**Written task A:**
Reproduce the passage from the comments on the SWP and Galloway, starting at "The SWP view" and ending at "to his tune.".

====== Document ======

It is pathetic that Hicks and co have moved to seeing the world where the enemy is the ruling class to that where the enemy is the SWP. No doubt they will create a wonderful new world to the left of labour! The test of how bad the SWP really is is to see whta happens to Galloway and his mobsters after the split. Lets see how accountable GG is - if the SWP is right then GG will lead themselves into an increasingly narrow vision of what is possible. Increasingly rely on small buisness figures and the “Name of GG”. Possible problem is his star has waned considerably and from what I hear would have little chance of retainign is current seat as he is hardly present in the area. Indeed form what I have been told Hoveman does his surgeries!! no thats what I call substitutionism!! perhaps Hoveman is going in disguise!! GG isn’t interested in a national alternative to New Labour what he wants is base in East London an a few other places- well thats as far as he sees possible to build.
The SWP view is that many labour voting white working class people can be won over to a radical left alternative to Brown. Indeed I don’t see any other organisation capable of or have the politics to intervene in the post dispute. GG would probably not upset Hayes by speaking out against the deal but certainly would not have a clue about practically organising resistance to the leadership on this issue and being able to work with them on other areas. GG is an old fashioned Stalinist operater. One who I am afraid wants the movement to operate solely to his tune.
Like it or not the first person to pick up the phone to build an anti war coalition 24 hrs after 9/11 was the SWP, that coalition is broader than anything else for many years and remains pretty united and politically has been able to steer a path of principle and openess. Lets face it no other left organisation has the ability to do this. The SWP are involved in UAF, DCH and a myriad of other campaigns. If anythin we took are eyes of the prize and we should of raised our concerns about GG’s position regarding building RESPECT earlier.. but this is not exactly crime of the month. The pressure to let things pass was due to a desire to keep RESPECT operating. Things didn’t turn out that way. GG will be left with a rag bag collection of people united in their hatred of the SWP and for some socialism. If GG doesn’t get anothe seat he will do ok thank you very much- the media work is clearly attractive for him. More nights at the palladium doing mother of all talk shows. What a waste!
Comment by jj — 31 October, 2007 @ 1:22 pm
If its possible that someone over-enthusiastic about existing disagreements did step over the mark it would be entirely normal for people to say ‘of course we would condemn this’ etc, etc.
Perhaps, but as it so unbelievably unlikely that the events are connected, then the requests for condemnation are a dirty trick of trying to create an association where none exists.

======

**Written task B:**
Recast the records below as a JSON list of strings, one string per line with blank lines omitted, starting at the line that contains "How far removed" and ending at the end of the records. Leave the pictures out.

====== Data supplied ======

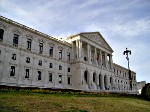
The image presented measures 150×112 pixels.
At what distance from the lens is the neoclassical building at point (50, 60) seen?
3838 centimetres

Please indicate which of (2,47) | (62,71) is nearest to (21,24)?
(2,47)

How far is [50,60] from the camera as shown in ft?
161

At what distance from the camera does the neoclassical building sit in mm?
38375

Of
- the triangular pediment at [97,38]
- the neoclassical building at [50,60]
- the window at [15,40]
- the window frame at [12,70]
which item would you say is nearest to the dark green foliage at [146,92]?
the neoclassical building at [50,60]

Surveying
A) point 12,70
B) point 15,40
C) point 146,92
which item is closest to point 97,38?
point 146,92

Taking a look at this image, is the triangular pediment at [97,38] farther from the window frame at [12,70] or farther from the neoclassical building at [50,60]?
the window frame at [12,70]

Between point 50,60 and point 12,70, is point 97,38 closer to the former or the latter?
point 50,60

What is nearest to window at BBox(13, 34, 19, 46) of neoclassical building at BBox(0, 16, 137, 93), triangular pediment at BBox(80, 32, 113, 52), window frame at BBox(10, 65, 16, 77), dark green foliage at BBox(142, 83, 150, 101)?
neoclassical building at BBox(0, 16, 137, 93)

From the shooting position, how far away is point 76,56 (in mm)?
56219

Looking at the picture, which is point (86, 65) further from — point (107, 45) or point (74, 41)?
point (107, 45)

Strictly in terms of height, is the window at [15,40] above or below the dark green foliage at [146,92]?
above

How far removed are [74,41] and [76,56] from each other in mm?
5080

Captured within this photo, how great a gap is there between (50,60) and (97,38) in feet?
73.6

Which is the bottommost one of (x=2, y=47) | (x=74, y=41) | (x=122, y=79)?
(x=122, y=79)
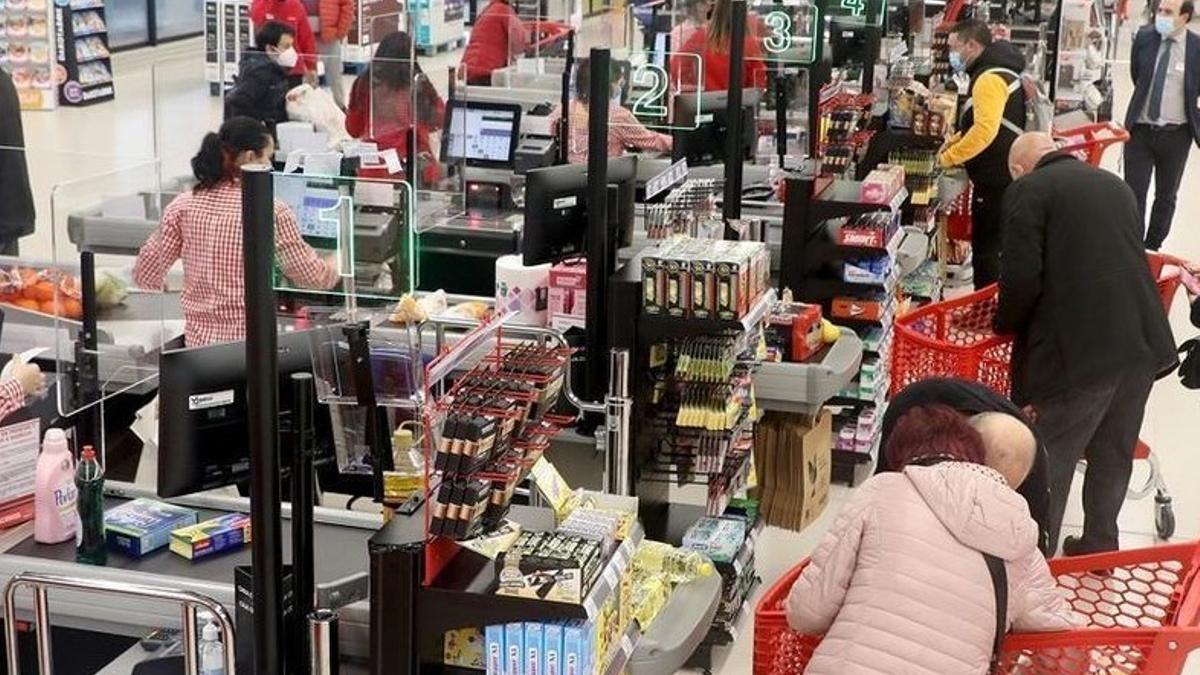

======

**Result A:**
The SWP view is that many labour voting white working class people can be won over to a radical left alternative to Brown. Indeed I don’t see any other organisation capable of or have the politics to intervene in the post dispute. GG would probably not upset Hayes by speaking out against the deal but certainly would not have a clue about practically organising resistance to the leadership on this issue and being able to work with them on other areas. GG is an old fashioned Stalinist operater. One who I am afraid wants the movement to operate solely to his tune.

**Result B:**
[
  "How far removed are [74,41] and [76,56] from each other in mm?",
  "5080",
  "Captured within this photo, how great a gap is there between (50,60) and (97,38) in feet?",
  "73.6",
  "Which is the bottommost one of (x=2, y=47) | (x=74, y=41) | (x=122, y=79)?",
  "(x=122, y=79)"
]